No Mussulo, escrevíamos na
lápide areia branca as palavras envenenadas que só o silêncio consegue ressuscitar,
após o almoço, um barco de espuma erguia-se da montanha do sono, aqui e ali,
sabíamos que os meninos de calções, aqueles que sobreviveram à noite, começavam
a voar em direcção aos sonhos.
São as lágrimas, quando o
teu sorriso é uma tela pincelada de Inverno, como a nobre e labirinta geada que
após o luar começava a poisar nas nossas mãos e, do teu rosto, os pássaros
sabiam que sobre as árvores, que sobre as marés infiéis dos distantes
musseques, os velhos ditadores, um dia, morreriam de tédio; amém.
Éramos só nós, trazíamos
na algibeira a revoltada fome que emergia das tristes mangueiras que depois das
chuvas, o cheiro da terra se impregnava nas roupas como dentes caninos da
solidão; éramos só nós.
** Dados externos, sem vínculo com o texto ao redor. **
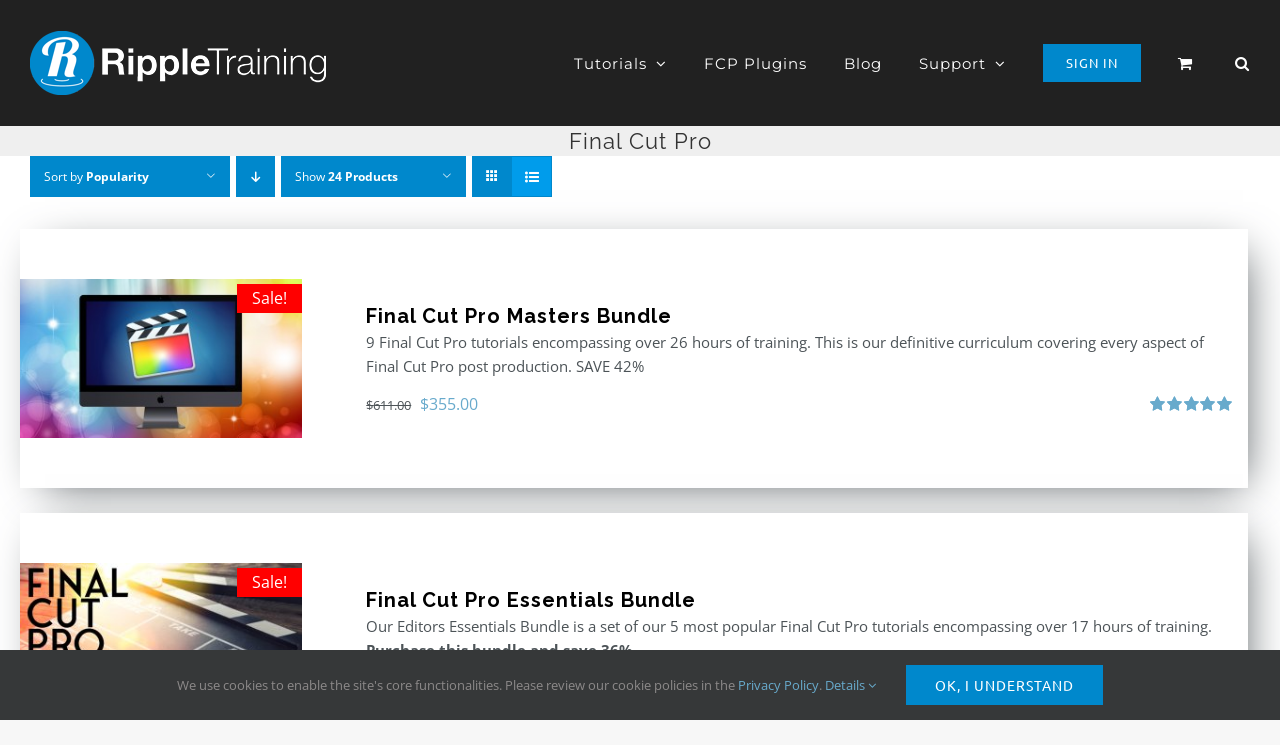

--- FILE ---
content_type: text/html; charset=utf-8
request_url: https://www.google.com/recaptcha/api2/aframe
body_size: 185
content:
<!DOCTYPE HTML><html><head><meta http-equiv="content-type" content="text/html; charset=UTF-8"></head><body><script nonce="zFVEQgAXsGO3T0KGC6iLzA">/** Anti-fraud and anti-abuse applications only. See google.com/recaptcha */ try{var clients={'sodar':'https://pagead2.googlesyndication.com/pagead/sodar?'};window.addEventListener("message",function(a){try{if(a.source===window.parent){var b=JSON.parse(a.data);var c=clients[b['id']];if(c){var d=document.createElement('img');d.src=c+b['params']+'&rc='+(localStorage.getItem("rc::a")?sessionStorage.getItem("rc::b"):"");window.document.body.appendChild(d);sessionStorage.setItem("rc::e",parseInt(sessionStorage.getItem("rc::e")||0)+1);localStorage.setItem("rc::h",'1768674862179');}}}catch(b){}});window.parent.postMessage("_grecaptcha_ready", "*");}catch(b){}</script></body></html>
Éramos só nós quando o barco começou a distanciar-se de
uma cidade engolida pelo sono, que após passar a linha do equador e, em
pequenos engasgamentos, a orquestra limitava-se a escrever na espuma, as
sílabas da inocência.
São as lágrimas, quando o
teu sorriso é uma tela pincelada de Inverno, são as lágrimas que guardo no
peito, as tuas lágrimas das manhãs de cacimbo.